April 21, 2012

Slow learner

Several nights this week I went to bed with a series of small problems in my mind. Instead of sleeping, I wrestled with those little issues. Instead of giving them to God, I tried to solve them myself. Oh, I did pray, but then tried to figure out the answers to my own prayers. 

Each night I finally fell asleep without solutions, and each morning woke up tired, but with a clear answer in my head. Some would say that my subconscious mind solved the problems, but I don’t give my brains any credit. God promises to answer prayer, and He will do it if I get out of the way and let Him.
Do not be anxious about anything, but in everything by prayer and supplication with thanksgiving let your requests be made known to God. And the peace of God, which surpasses all understanding, will guard your hearts and your minds in Christ Jesus. (Philippians 4:6–7)
These favorite verses outline the kind of praying that lets a person go to sleep at night. When I prayed, I was “being anxious” which indicates that I wasn’t thinking about the power of God and His promises to answer my prayers. Also, I wanted the answer before I went to sleep and fussed that it was not forthcoming. 

Thanksgiving was missing too. When I pray with thanksgiving, it shows that I am confident in God. Not only will He answer my prayers, but He gave me the problem for good reasons, particularly that I might draw close to Him. Instead of doing that, I was exploring my own mind and experience in my search for solutions. Duh.

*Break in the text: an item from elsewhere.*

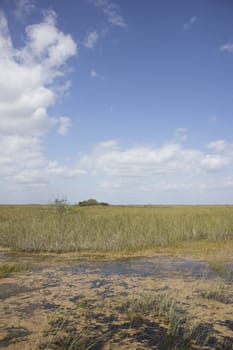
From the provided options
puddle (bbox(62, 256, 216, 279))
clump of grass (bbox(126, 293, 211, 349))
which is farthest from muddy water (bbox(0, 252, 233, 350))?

For those reasons, the peace of God didn’t guard my heart and mind. Instead of trusting Him to answer me in His way and His timing, I struggled to answer my own prayers and was tired all week. After being a Christian for many years, I thought I knew better. However, knowing what to do and actually doing it can be separated by a very long night.


Lord, I’m almost laughing at myself, at least in between giving my backside a few swift kicks. You are gracious and helped me with all these issues, but isn’t that Your faint chuckle and small whisper I hear saying, “Will this gal ever learn!”